● **What is expected**
Give the part of the entries that opens with the line containing "Is (332,398) further" and closes with the last line of the entries as a numbered list, one line per item, skipping blank lines and leaving out the pictures.

========================================================================

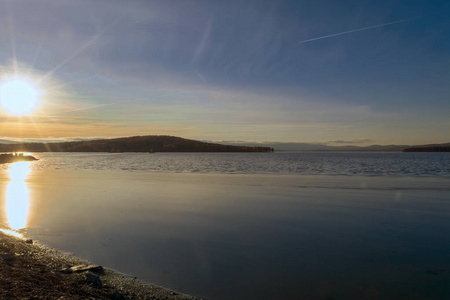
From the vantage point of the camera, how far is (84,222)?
11.2 metres

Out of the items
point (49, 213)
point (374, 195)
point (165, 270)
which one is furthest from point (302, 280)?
point (374, 195)

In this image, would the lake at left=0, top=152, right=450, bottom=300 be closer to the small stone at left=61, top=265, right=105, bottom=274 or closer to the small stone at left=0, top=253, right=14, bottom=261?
the small stone at left=61, top=265, right=105, bottom=274

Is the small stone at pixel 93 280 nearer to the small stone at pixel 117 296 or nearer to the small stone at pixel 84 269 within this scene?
the small stone at pixel 117 296

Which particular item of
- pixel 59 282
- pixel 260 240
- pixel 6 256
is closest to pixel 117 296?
pixel 59 282

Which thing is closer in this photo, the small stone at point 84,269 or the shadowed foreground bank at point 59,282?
the shadowed foreground bank at point 59,282

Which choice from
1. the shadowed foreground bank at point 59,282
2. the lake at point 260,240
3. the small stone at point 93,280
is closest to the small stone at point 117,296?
the shadowed foreground bank at point 59,282

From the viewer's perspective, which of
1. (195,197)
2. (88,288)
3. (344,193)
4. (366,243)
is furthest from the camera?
(344,193)

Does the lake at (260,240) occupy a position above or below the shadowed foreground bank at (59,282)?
below

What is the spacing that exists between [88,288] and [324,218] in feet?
28.7

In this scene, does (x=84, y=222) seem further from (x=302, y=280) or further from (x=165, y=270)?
(x=302, y=280)

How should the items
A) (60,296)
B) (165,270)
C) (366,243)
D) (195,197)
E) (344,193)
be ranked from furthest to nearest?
(344,193)
(195,197)
(366,243)
(165,270)
(60,296)

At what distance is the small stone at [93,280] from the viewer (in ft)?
18.6

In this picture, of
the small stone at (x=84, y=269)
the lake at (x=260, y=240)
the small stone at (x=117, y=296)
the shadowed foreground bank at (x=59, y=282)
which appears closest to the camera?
the shadowed foreground bank at (x=59, y=282)

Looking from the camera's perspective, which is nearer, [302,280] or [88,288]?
[88,288]
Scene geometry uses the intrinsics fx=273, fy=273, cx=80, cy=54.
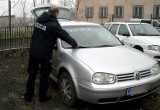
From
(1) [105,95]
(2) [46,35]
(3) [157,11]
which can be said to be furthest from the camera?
(3) [157,11]

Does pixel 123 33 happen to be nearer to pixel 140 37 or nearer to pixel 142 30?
pixel 142 30

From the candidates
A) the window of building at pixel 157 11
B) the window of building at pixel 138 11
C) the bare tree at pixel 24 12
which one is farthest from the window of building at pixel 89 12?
the bare tree at pixel 24 12

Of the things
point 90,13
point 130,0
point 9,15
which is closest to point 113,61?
point 9,15

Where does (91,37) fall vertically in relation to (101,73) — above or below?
above

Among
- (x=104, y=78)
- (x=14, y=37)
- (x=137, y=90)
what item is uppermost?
(x=14, y=37)

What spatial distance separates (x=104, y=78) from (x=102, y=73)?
86 mm

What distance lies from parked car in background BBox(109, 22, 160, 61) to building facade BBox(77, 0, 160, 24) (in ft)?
78.5

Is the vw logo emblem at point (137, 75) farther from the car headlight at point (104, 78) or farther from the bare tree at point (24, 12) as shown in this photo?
the bare tree at point (24, 12)

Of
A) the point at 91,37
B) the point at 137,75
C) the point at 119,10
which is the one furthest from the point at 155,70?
the point at 119,10

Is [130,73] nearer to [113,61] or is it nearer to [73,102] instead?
[113,61]

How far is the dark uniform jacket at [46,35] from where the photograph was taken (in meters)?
4.85

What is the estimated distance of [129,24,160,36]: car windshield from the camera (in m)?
9.34

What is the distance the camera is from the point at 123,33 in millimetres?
9633

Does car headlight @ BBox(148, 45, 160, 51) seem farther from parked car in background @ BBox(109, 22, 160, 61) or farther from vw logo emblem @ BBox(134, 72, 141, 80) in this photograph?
vw logo emblem @ BBox(134, 72, 141, 80)
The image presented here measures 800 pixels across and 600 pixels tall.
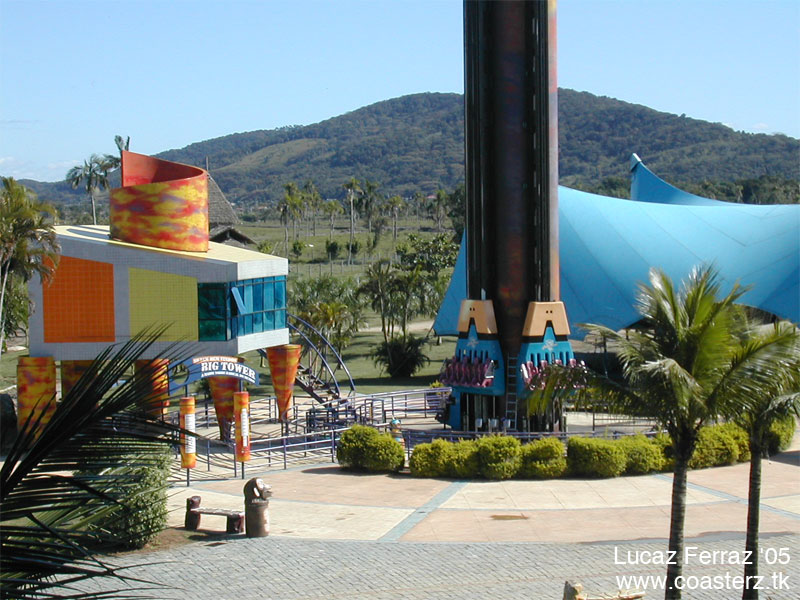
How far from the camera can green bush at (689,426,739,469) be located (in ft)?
93.5

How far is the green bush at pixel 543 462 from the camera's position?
27453 mm

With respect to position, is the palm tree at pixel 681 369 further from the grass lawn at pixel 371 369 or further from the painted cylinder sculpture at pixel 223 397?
the grass lawn at pixel 371 369

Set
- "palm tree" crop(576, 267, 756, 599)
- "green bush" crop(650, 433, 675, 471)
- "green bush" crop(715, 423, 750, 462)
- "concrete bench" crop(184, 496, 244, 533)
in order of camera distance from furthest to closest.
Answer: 1. "green bush" crop(715, 423, 750, 462)
2. "green bush" crop(650, 433, 675, 471)
3. "concrete bench" crop(184, 496, 244, 533)
4. "palm tree" crop(576, 267, 756, 599)

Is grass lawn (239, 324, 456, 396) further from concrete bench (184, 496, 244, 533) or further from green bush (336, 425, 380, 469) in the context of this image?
concrete bench (184, 496, 244, 533)

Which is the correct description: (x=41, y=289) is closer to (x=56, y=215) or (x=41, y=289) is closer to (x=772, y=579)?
(x=56, y=215)

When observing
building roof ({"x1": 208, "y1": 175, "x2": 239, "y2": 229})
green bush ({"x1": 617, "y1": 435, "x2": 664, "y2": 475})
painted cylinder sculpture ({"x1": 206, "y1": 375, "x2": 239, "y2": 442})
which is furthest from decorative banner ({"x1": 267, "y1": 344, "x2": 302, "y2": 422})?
building roof ({"x1": 208, "y1": 175, "x2": 239, "y2": 229})

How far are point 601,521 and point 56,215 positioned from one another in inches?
1018

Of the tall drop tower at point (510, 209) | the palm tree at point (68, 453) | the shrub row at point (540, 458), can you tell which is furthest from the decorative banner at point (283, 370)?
the palm tree at point (68, 453)

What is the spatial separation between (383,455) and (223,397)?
8.12m

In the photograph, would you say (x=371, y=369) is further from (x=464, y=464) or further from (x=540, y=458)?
(x=540, y=458)

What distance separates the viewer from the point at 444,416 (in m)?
35.9

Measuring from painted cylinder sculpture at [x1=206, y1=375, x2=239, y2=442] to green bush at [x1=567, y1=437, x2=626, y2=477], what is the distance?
1211 centimetres

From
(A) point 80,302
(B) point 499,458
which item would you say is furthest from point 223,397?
(B) point 499,458

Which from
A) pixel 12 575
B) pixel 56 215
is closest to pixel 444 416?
pixel 56 215
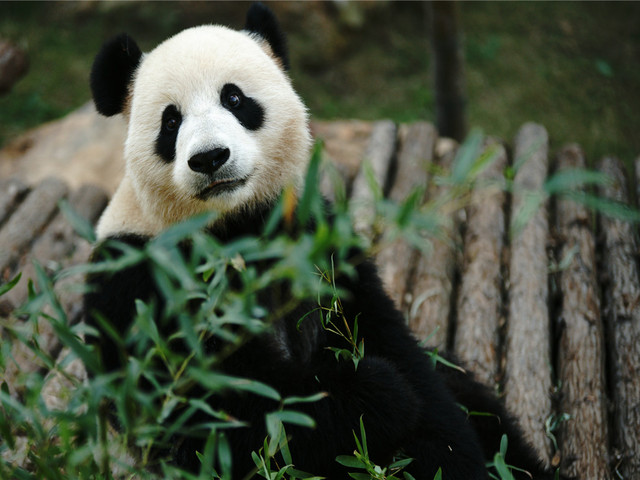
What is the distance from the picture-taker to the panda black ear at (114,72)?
2709 mm

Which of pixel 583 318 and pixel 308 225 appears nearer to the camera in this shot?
pixel 308 225

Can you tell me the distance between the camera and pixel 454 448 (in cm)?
245

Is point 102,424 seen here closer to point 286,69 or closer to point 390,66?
point 286,69

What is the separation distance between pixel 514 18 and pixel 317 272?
24.2 feet

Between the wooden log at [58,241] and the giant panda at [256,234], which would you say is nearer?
the giant panda at [256,234]

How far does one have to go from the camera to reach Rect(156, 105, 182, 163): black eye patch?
8.25 ft

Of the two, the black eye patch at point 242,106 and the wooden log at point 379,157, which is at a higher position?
the black eye patch at point 242,106

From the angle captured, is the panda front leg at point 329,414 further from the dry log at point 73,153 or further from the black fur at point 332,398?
the dry log at point 73,153

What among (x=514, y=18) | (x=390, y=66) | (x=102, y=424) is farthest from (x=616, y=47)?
(x=102, y=424)

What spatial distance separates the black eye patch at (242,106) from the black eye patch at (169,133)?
183 millimetres

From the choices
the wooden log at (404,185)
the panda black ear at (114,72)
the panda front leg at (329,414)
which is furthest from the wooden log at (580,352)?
the panda black ear at (114,72)

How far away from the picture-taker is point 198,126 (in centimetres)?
237

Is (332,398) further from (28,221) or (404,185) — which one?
(28,221)

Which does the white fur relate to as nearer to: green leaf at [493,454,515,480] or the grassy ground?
green leaf at [493,454,515,480]
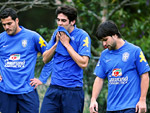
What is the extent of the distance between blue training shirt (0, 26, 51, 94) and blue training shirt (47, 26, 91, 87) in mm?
662

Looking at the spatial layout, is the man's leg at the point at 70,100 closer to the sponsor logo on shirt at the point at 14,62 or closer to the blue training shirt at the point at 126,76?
the blue training shirt at the point at 126,76

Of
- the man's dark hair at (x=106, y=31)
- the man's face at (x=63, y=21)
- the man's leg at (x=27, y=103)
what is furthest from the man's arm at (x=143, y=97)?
the man's leg at (x=27, y=103)

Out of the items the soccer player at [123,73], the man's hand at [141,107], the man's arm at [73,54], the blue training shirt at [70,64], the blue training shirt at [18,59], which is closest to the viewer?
the man's hand at [141,107]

========================================================================

● **Full response**
1. Is (332,398) further from (28,221) or (404,185) — which one?
2. (28,221)
3. Which does the white fur relate to as nearer to: green leaf at [493,454,515,480] or the grassy ground?
4. green leaf at [493,454,515,480]
5. What is the extent of the distance between blue training shirt (0, 26, 51, 94) and blue training shirt (47, 26, 91, 87) in mm?
6. 662
7. Looking at the spatial layout, is the man's leg at the point at 70,100 closer to the sponsor logo on shirt at the point at 14,62 or closer to the blue training shirt at the point at 126,76?
8. the blue training shirt at the point at 126,76
9. Of
10. - the man's dark hair at (x=106, y=31)
11. - the man's face at (x=63, y=21)
12. - the man's leg at (x=27, y=103)
13. what is furthest from the man's arm at (x=143, y=97)?
14. the man's leg at (x=27, y=103)
15. Out of the items the soccer player at [123,73], the man's hand at [141,107], the man's arm at [73,54], the blue training shirt at [70,64], the blue training shirt at [18,59], which is closest to the viewer?
16. the man's hand at [141,107]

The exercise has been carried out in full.